Some of the major monthly expenses:
1. Building new features to adapt to customer feedback – Apps need to grow and evolve to stay ahead of the competition while at the same time provide added value to users. A preferred approach is to nail down a limited set of features, the minimum viable product (MVP), and iterate using Agile methodologies and customer feedback – but this still requires ongoing development with dedicated developers.
2. Keeping a well-oiled machine – Critical platform updates, new devices, bugs, deprecated libraries, they all have one thing in common – they need developer attention.
Getting positive app reviews is imperative, and there’s no quicker way to the bottom than bad reviews due to app crashes.
Unless you’re building NASA mission-critical software, a good target goal is to aim below 1% crash rate for mobile apps. A comprehensive research study was carried out by Apteligent detailing crash rates on different platforms.
Every app needs to be monitored for increased crash rate, response times, latency and session length and other metrics. We monitor these metrics for you, as do other good dev teams, but the development costs still need to be taken into consideration.
3. Hosting costs and support services. Most mobile apps need persistent storage or some form of online connectivity, often requiring a backend, hosting and devops. Hosting costs can ramp up considerably when the user base grows, especially if the backend lacks optimisation. Secondly, someone needs to be on call to monitor backend stability and performance.
Plan for maintenance and upgrades
When scoping a budget, ask for quotes on maintenance. Present a roadmap of post-launch planned features along with a timeline of expected updates. Expect to pay at least one developer per platform, working part-time. In “Frequently Forgotten Fundamental Facts about Software Engineering” by Robert L. Glass, Robert mentions maintenance typically consumes 40% to 80% of project costs. Rahul Agarwal from Virginia Tech came to a similar conclusion in his “Software Development vs Software Maintenance” post.
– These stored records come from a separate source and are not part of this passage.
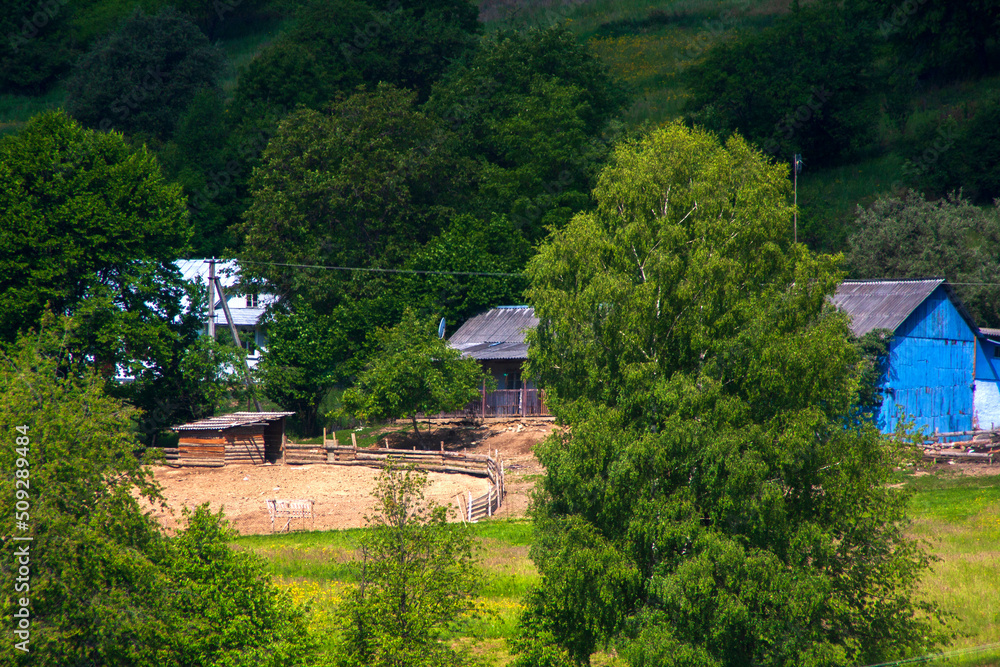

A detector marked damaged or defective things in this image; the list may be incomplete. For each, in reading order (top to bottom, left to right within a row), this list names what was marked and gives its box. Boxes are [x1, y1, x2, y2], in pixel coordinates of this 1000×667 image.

shed's rusty roof [450, 306, 536, 360]
shed's rusty roof [832, 278, 956, 336]
shed's rusty roof [173, 412, 292, 434]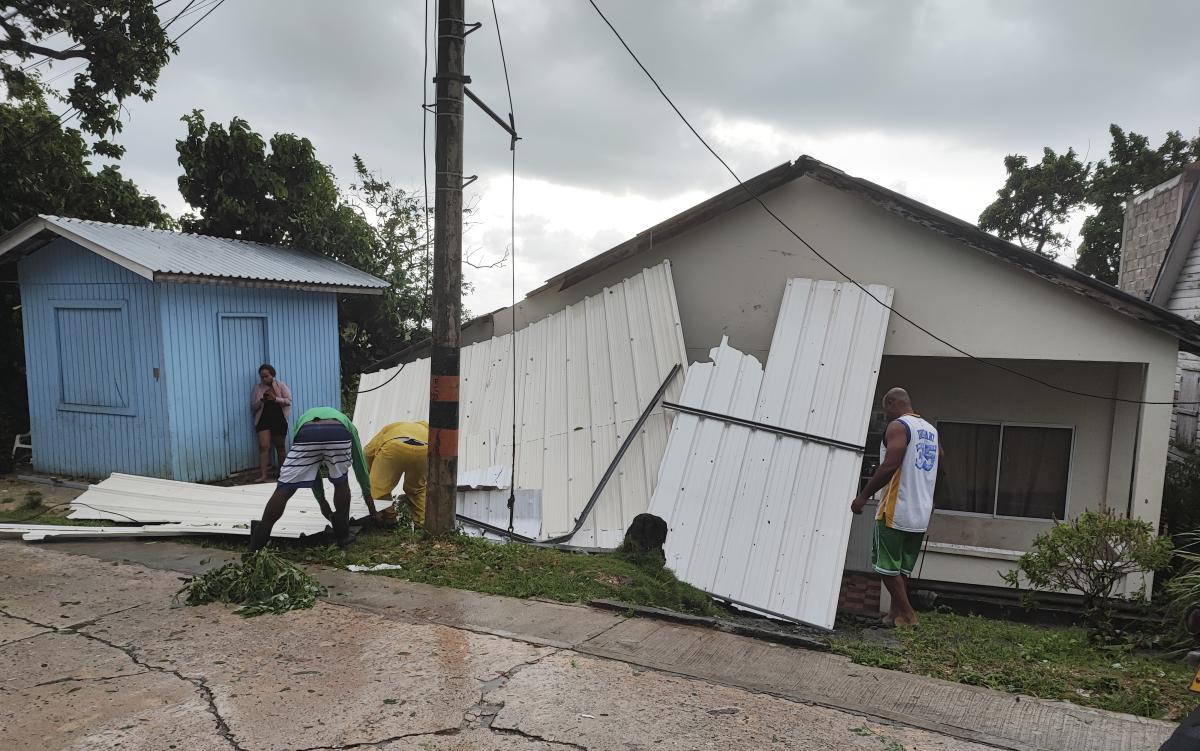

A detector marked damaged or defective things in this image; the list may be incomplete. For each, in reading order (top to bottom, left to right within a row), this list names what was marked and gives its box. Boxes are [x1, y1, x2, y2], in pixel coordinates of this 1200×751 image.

cracked concrete road [0, 544, 993, 748]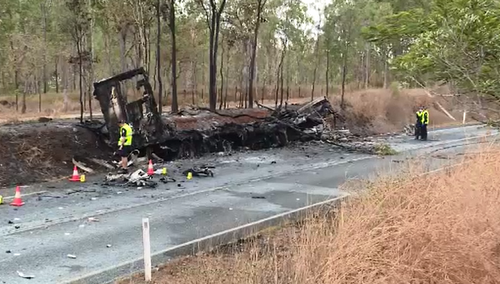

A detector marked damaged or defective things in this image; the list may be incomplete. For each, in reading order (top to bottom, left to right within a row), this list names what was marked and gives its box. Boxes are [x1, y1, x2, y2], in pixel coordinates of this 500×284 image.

destroyed vehicle cabin [93, 67, 171, 150]
burned truck wreckage [90, 65, 364, 161]
charred debris [84, 67, 376, 163]
scorched road [0, 125, 496, 284]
Take into account any spending on support software such as analytics (Mixpanel, Flurry …), performance tracking tools (New Relic, Datadog …), notification services (Firebase), email delivery services (SendGrid, Mailgun, MailChimp …) and so on. These might seem small individually, but they can add up substantially.
Ask for initial hosting costs. Set a targeted Daily Active Users (DAU) metric and expected monthly unique visits. Even better, schedule load testing to determine the baseline performance of the backend. With cloud providers, hosting can easily scale up/down depending on the load. If built correctly, you’d be surprised how much traffic your backend can handle with cheap t2.micro instances (AWS). On the other hand, a poorly written backend can eat up $$$ for breakfast.
There are tools available for estimating infrastructure costs, and the accuracy of these depends on you knowing the server size required to support your DAU’s.
A simple checklist to follow:
– Set aside a budget for a part-time developer per platform for ongoing maintenance (tweaks, bugs, critical updates).
– Plan a budget for feature requests. Estimate the features and multiply with developer daily rate.
– Set a target DAU and expected unique monthly visits in the first year. Estimate hosting costs are supporting those customers (AWS estimator, Azure estimator, Google App engine).